### PAGE EXTRACT
==============================
Too often, digital marketers focus almost all of their attention on the most challenging marketing objective there is: turning complete strangers into strong leads through content marketing, pay-per-click advertising, and email drip campaigns. The reality is, though, that most of the attorneys we work with at LaFleur Legal Marketing don’t get the majority of their cases this way, and they never will.
In fact, leads generated from scratch tend to follow the Pareto principle (or the 80/20 rule, as most people know it): They take up 80 percent of the resources, but only produce 20 percent of the total results.
That’s not to say, of course, that generating new leads and guiding them through the sales funnel with digital marketing tools isn’t important. That hard-earned extra 20 percent can make the difference between a profitable business and an unprofitable one, between a law firm taking on a new partner or letting one go, or between scaling your business up or scaling it back. Most firms would be thrilled to get a 20 percent boost in new clients at any given time.
What it does mean, though, is that maximizing your referrals from existing clients and peer firms should be a priority for your business and its digital marketing strategy at all times. Compared to the process of generating leads from scratch, it’s relatively simple and produces an enormous return on investment. If you’re not focused on maximizing referrals, you’re essentially forsaking the easy money — the grease that makes the rest of the digital marketing gears glide.
In case you’re not sure whether your firm is making the most of its referral opportunities right now, we’ve compiled a list of five essential tips that can boost your referral rates and provide jumping-off points for other ideas, too. And of course, if you need help executing any of these ideas or are already employing them but aren’t getting the results you want, the dedicated team at LaFleur Legal Marketing is only a click or phone call away.
==============================
### EXERCISE DATA
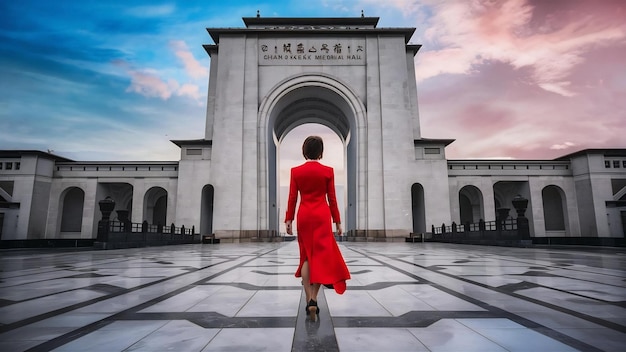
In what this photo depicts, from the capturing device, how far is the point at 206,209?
90.4 ft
==============================
### PROBLEMS AND TASKS
1. Rewrite the referral marketing article from "In fact, leads" through "any given time.", inclusive, substituting "budget" for "resources".
2. Please continue the referral marketing article from the point where it stops.

### RESPONSES
1.
In fact, leads generated from scratch tend to follow the Pareto principle (or the 80/20 rule, as most people know it): They take up 80 percent of the budget, but only produce 20 percent of the total results.
That’s not to say, of course, that generating new leads and guiding them through the sales funnel with digital marketing tools isn’t important. That hard-earned extra 20 percent can make the difference between a profitable business and an unprofitable one, between a law firm taking on a new partner or letting one go, or between scaling your business up or scaling it back. Most firms would be thrilled to get a 20 percent boost in new clients at any given time.

2.
(What won’t make our list of points here, by the way, is the one that should go without saying: If you want referrals, create an experience that you would refer to someone. Provide a great service to your clients and be the professional advocate and expert they want to recommend to a friend, co-worker, or peer. Pay attention to the details, from the way you greet clients and the effort you put in to make yourself accessible to the amenities in your office. Find ways to let the people who hire you know that they matter, and do it in a way that’s honest to your firm’s brand and your personality.)
Assuming you’re delivering a great product accompanied by excellent customer service, then you’ve got the foundation that every referral starts with. Next, try implementing these tips to elevate your firm’s reputation and drive even more referrals for the future.
If your firm is following digital marketing best practices for law firms, then content marketing should be a cornerstone of your strategy, and you should be producing plenty of quality content for your prospective clients and peers to digest. Packaging this content into a monthly newsletter is an excellent way to drive engagement with existing clients and bolster your reputation as an active and vibrant thought leader among your peers.
In general, an effective newsletter should include images, links, and overviews for some of your strongest recent blog content. Older blog articles aren’t off-limits, either, especially if they’re in-depth and merit a second look, or if they pertain to legal issues or current events that are ongoing or have seen important developments recently.
Your newsletter should also share any recent news or announcements from the firm that your audience might find interesting or relevant. This can include important professional developments like case results and events that your attorneys are attending or sponsoring in the legal world, but don’t underestimate the power of “slice-of-life” information that briefs people about daily goings-on in the office and shows off your staff’s personality, either. Content like this tends to give your communications a more personal touch and make people feel invested in the real human beings behind your firm’s brand.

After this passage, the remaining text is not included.